Tinha dormido vinte e quatro horas de seguida. Acordara definitivamente às dez (saíra da cama uma única vez, para mijar), estivera a ler até às onze, e então tinha-me levantado, para tomar duche, vestir-me e sair. Jantei num restaurante que funcionava até tarde, mas tudo isso era já passado, e agora parecia-me que, para contrabalançar, ia ficar acordado vinte e quatro horas. Assumi tal hipótese, aliás, como uma decisão.
Tinha feito uns negócios há dias (continuava a recusar-me a trabalhar), e havia algum bom dinheiro no meu bolso. Tal facto compensava, até certo ponto, ter gasto um dia da minha vida somente a dormir, se bem que ainda sentisse um peso algo esquisito na cabeça.

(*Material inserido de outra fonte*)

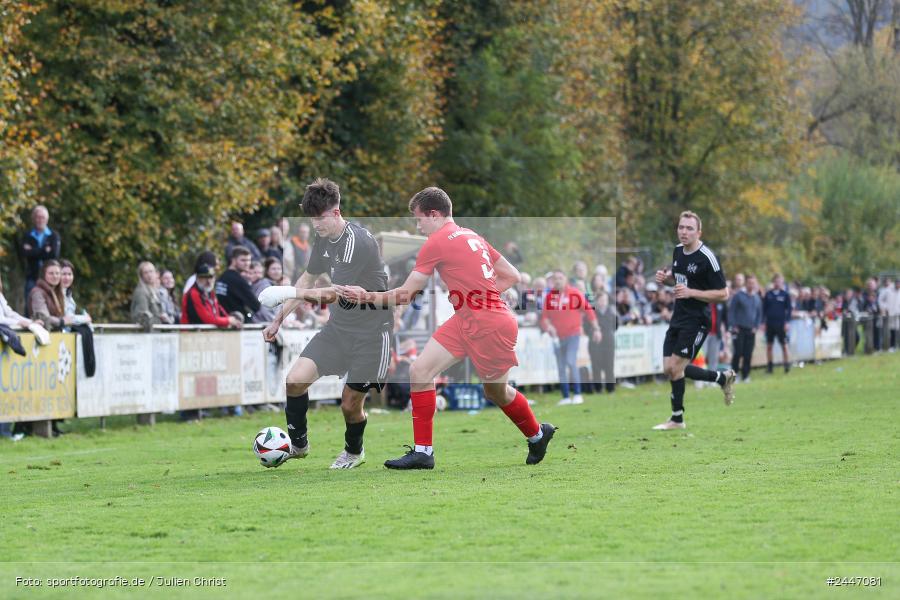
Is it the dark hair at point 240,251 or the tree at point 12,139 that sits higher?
the tree at point 12,139

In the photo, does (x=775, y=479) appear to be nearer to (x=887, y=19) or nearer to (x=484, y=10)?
(x=484, y=10)

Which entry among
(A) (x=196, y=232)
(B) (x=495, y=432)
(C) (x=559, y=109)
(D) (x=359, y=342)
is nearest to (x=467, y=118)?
(C) (x=559, y=109)

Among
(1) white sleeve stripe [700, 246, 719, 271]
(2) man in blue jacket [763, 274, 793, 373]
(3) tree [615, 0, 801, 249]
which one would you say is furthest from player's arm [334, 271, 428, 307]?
(3) tree [615, 0, 801, 249]

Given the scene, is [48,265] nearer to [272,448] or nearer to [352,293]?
[272,448]

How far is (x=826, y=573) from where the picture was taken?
6527mm

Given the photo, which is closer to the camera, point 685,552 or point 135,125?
point 685,552

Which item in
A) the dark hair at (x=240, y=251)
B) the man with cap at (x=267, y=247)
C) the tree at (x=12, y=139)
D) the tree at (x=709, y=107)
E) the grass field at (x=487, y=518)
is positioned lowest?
the grass field at (x=487, y=518)

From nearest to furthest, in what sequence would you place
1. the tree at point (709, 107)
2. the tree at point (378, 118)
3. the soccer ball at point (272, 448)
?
1. the soccer ball at point (272, 448)
2. the tree at point (378, 118)
3. the tree at point (709, 107)

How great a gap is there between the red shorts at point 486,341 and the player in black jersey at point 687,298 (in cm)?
463

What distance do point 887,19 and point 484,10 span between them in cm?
2953

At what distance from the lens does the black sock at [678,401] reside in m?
15.2

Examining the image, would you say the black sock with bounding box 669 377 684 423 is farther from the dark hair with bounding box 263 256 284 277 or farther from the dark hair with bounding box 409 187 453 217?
the dark hair with bounding box 263 256 284 277

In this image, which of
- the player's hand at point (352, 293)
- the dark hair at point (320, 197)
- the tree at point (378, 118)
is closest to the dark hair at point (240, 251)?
the dark hair at point (320, 197)

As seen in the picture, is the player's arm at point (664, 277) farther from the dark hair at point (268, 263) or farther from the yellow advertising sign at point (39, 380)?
the yellow advertising sign at point (39, 380)
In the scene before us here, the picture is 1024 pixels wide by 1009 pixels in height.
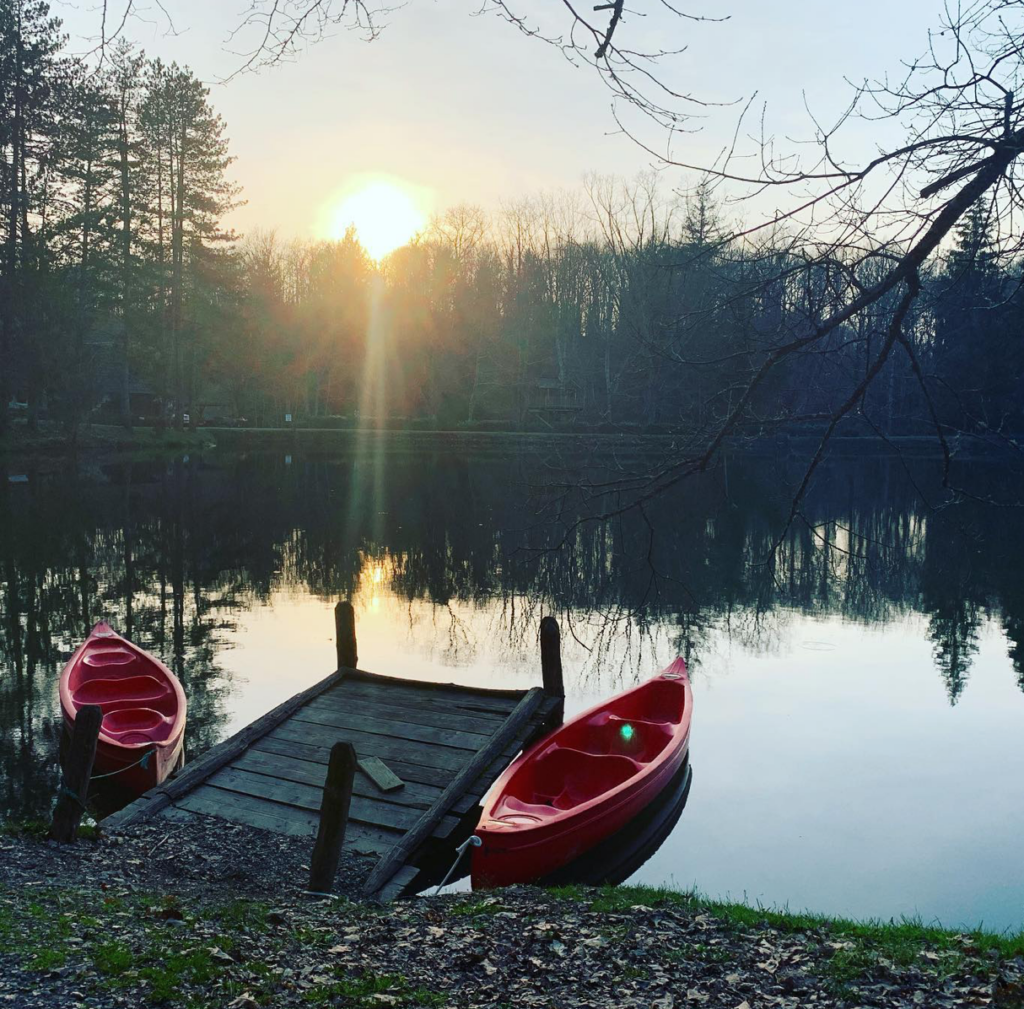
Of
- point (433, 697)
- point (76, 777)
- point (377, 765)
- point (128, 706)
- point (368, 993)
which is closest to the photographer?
point (368, 993)

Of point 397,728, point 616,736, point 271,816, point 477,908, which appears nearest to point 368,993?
point 477,908

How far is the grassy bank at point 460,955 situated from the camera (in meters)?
4.49

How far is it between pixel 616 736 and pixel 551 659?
134 cm

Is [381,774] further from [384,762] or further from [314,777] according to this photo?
[314,777]

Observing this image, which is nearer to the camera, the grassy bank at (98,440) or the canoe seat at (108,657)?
the canoe seat at (108,657)

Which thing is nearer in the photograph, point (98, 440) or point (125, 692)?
point (125, 692)

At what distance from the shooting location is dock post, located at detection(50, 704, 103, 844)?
6789mm

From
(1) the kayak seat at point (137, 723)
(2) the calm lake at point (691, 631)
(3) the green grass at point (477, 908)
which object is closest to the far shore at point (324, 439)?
(2) the calm lake at point (691, 631)

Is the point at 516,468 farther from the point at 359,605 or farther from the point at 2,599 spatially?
the point at 2,599

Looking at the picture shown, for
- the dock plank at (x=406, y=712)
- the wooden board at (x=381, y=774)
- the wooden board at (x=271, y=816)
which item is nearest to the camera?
the wooden board at (x=271, y=816)

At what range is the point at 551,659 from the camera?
11.3m

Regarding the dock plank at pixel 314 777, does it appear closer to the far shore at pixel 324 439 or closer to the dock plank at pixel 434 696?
the dock plank at pixel 434 696

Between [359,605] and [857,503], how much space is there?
21.7m

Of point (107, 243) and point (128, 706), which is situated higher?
point (107, 243)
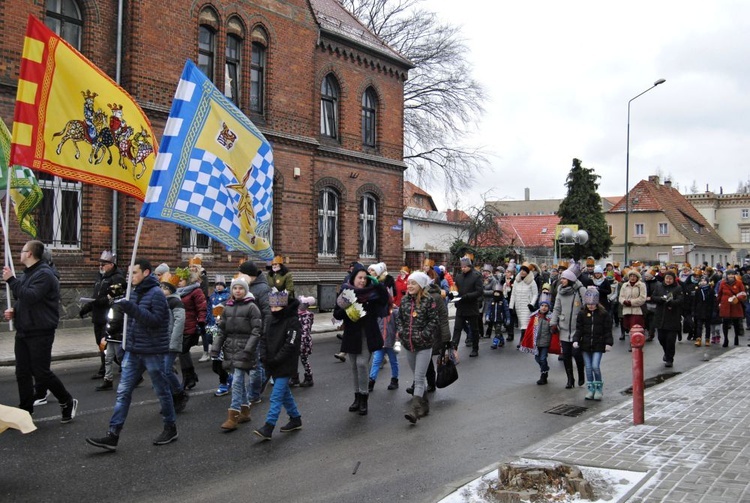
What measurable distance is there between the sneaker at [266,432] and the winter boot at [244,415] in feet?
2.24

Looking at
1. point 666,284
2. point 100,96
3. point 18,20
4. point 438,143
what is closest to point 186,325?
point 100,96

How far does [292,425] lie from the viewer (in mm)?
7488

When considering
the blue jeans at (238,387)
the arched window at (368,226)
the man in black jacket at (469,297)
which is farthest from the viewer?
the arched window at (368,226)

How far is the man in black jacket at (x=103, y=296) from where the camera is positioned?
32.7 feet

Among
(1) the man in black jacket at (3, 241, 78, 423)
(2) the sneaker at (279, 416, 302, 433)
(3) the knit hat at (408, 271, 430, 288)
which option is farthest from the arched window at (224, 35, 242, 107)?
(2) the sneaker at (279, 416, 302, 433)

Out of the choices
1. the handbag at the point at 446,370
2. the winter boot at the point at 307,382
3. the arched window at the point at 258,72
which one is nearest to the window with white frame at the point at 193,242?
the arched window at the point at 258,72

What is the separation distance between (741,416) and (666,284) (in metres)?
6.19

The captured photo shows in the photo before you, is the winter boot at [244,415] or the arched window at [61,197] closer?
the winter boot at [244,415]

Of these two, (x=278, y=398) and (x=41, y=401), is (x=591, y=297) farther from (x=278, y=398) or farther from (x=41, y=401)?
(x=41, y=401)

Mandei vir uma cerveja. O C., que estava à minha frente, mandou vir outra. Quase frio, nessa noite, e nós a beber cerveja gelada. Mas ali dentro esta quente, acolhedor, fumarento e luminoso, cheio de gente barulhenta.
— Vais ficar aqui? — perguntou-me C.
— Não tenho planos. Só sei que não vou dormir.
— És maluco.
— Ah sou?
É que, se eu o era, não havia quem não o fosse. Talvez alguns disfarçassem melhor, nada mais.
— Eu digo que és.
— Então ainda bem.
Ora... C. dizia aquilo por dizer. Por falta de definição pessoal.
Nesse momento, vi entrar B., o qual, até à última informação, estava doentinho, na cama e tudo, mas que agora, ali, apresentava apenas o ar atarantado do costume, a olhar para ver quem havia e a não ver ninguém. Fiz-lhe sinal, e ele aproximou-se. Pediu uma cadeira vaga da mesa ao lado, onde um casal de gordos se atafulhava de mariscos, e sentou-se à nossa mesa.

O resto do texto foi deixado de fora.